Una profunda crisis vive el Ejército y Carabineros desde hace ya varios meses. Y es que cuando un escándalo parecía ser el más grave, a poco andar aparece otro de tan o más grueso calibre que, en vez de opacar al anterior, se suma como una metralla incontrolable de sucesos que no parece tener fin.
Se trata de un desfile de hechos que no solamente ha minado profundamente la confianza de la ciudadanía hacia estas instituciones sino que el descalabro ha socavado las relaciones con un Gobierno que, en apariencias les es afín y, para peor, ha levantado conspiraciones internas con soterrados sonidos de sables que tienen a los cuarteles en estado de alerta para cuidarse de los enemigos que están al interior de las propias filas.

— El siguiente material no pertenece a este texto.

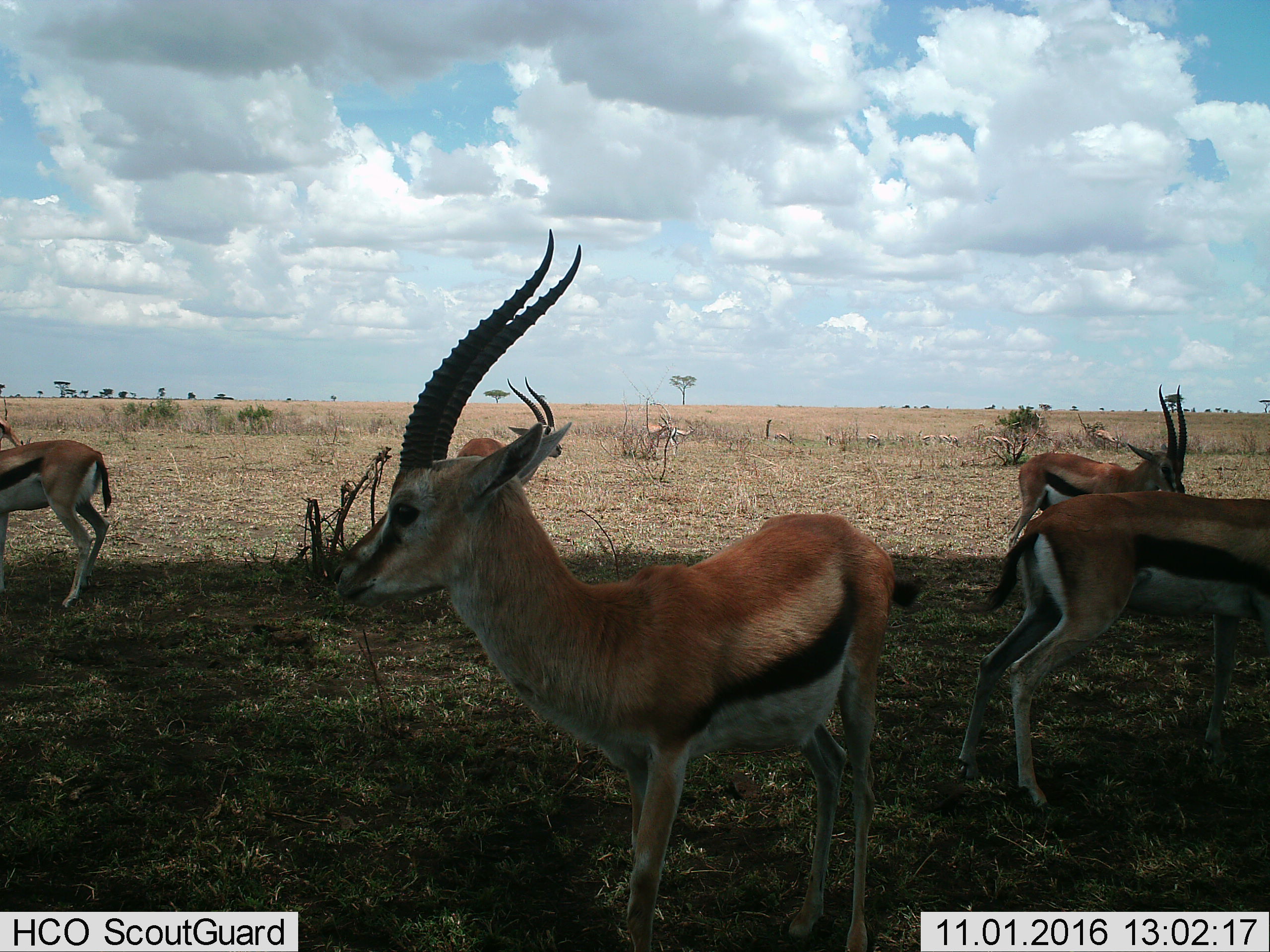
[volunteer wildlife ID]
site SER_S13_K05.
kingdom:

Se ha instalado, entonces, una especie de guerra de guerrillas donde el fuego amigo es el más peligroso y donde se ha develado, nuevamente, lo insostenible que es una autonomía desregulada de las Fuerzas Armadas y de Orden dentro del marco de una democracia.
Y más allá de las ganancias políticas que puedan buscar de lado y lado -desde la oposición mostrando las debilidades del Gobierno y desde el oficialismo tomando medidas para revertir el escenario-, lo cierto es que esta crisis institucional es una oportunidad para mejorar nuestra democracia.

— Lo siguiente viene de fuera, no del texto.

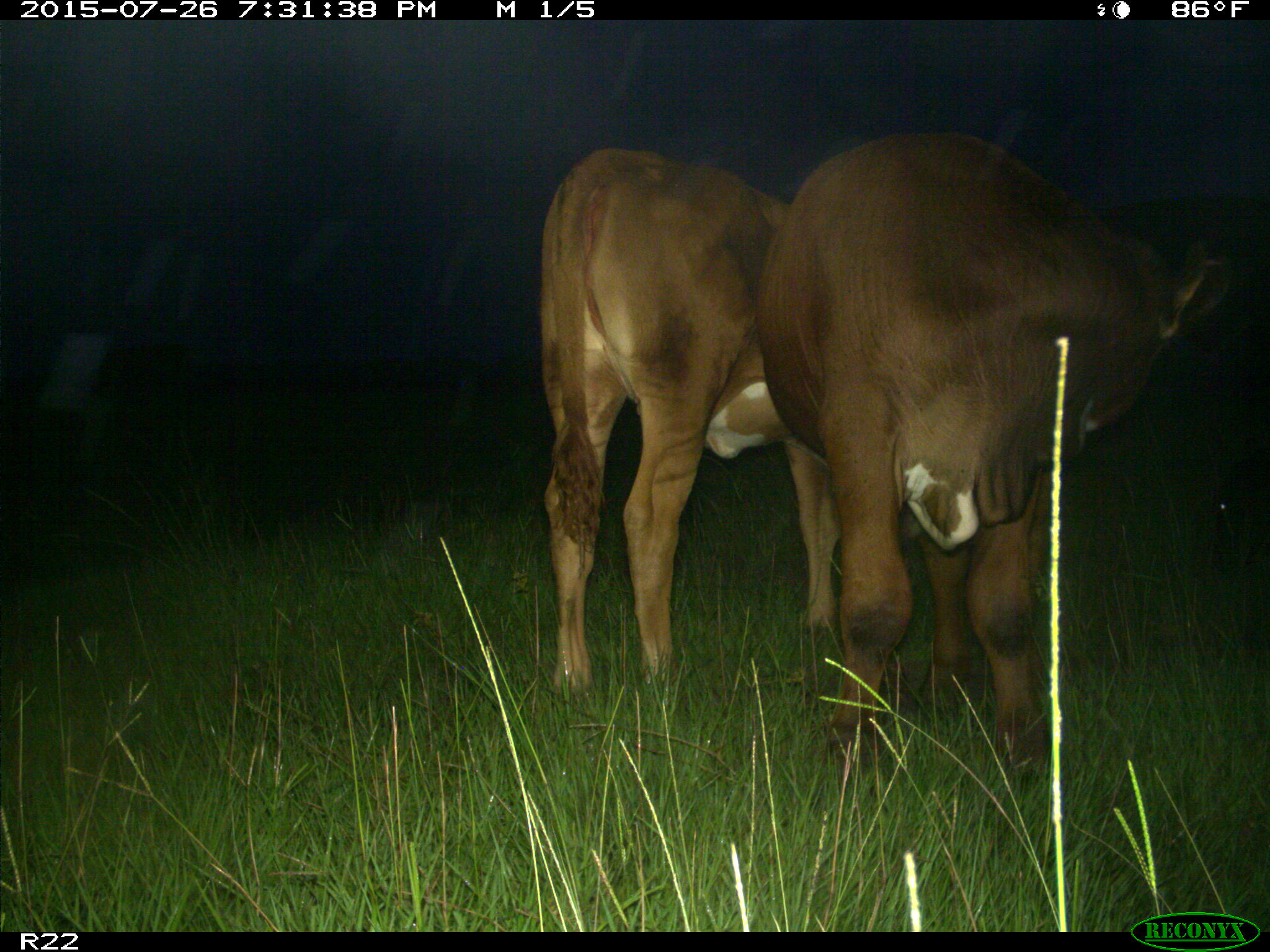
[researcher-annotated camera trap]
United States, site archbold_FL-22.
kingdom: Animalia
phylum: Chordata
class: Mammalia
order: Artiodactyla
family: Bovidae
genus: Bos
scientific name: Bos taurus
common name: domestic cow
Bos taurus (domestic cow).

Sería de una candidez profunda pensar que se logrará avanzar en un cambio profundo en las instituciones armadas y de orden, pero, a lo menos, se pueden dar grandes pasos en materia de transparencia y subordinación a la autoridad civil, lo que permitiría recuperar, en algo, las confianzas perdidas.
Entre tanto, algunos uniformados se echarán cuerpo a tierra a la espera de no salir heridos en medio de las ráfagas de esta crisis.